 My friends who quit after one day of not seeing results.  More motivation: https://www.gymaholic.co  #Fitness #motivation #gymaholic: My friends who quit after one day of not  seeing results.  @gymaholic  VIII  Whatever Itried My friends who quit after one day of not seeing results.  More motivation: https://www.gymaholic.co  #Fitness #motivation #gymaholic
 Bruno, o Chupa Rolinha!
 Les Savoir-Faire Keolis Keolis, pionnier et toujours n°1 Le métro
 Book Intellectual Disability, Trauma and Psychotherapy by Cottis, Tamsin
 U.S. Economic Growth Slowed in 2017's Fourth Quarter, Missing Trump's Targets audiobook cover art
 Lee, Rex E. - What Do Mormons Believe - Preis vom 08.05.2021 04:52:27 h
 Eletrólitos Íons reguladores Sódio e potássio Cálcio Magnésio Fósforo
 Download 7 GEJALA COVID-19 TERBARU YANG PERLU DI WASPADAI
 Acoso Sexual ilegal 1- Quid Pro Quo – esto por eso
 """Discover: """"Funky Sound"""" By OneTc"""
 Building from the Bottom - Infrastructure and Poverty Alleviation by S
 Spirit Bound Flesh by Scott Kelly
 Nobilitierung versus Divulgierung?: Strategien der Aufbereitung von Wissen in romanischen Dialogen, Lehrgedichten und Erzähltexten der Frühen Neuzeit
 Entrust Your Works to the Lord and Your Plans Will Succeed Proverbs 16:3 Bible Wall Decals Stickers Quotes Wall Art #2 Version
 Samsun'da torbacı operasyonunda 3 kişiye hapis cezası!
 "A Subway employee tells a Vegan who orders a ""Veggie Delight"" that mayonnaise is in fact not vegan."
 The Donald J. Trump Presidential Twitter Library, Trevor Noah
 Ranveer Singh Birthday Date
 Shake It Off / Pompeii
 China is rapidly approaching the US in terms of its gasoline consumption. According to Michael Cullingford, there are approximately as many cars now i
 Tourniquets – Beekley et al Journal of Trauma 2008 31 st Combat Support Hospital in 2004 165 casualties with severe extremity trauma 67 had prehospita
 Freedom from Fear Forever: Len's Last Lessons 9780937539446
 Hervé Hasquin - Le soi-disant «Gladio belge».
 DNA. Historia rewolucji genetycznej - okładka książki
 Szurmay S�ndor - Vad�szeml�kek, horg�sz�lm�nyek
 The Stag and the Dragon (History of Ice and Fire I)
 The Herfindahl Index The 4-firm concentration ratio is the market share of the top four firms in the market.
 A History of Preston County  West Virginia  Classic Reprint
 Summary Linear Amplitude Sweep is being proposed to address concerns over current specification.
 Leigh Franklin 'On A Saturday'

Task item: Please copy, exactly as written, every line in the listing above from the line with "Bruno, o Chupa Rolinha!" up to and including the line with "Book Intellectual Disability, Trauma".

Task response:
 Bruno, o Chupa Rolinha!
 Les Savoir-Faire Keolis Keolis, pionnier et toujours n°1 Le métro
 Book Intellectual Disability, Trauma and Psychotherapy by Cottis, Tamsin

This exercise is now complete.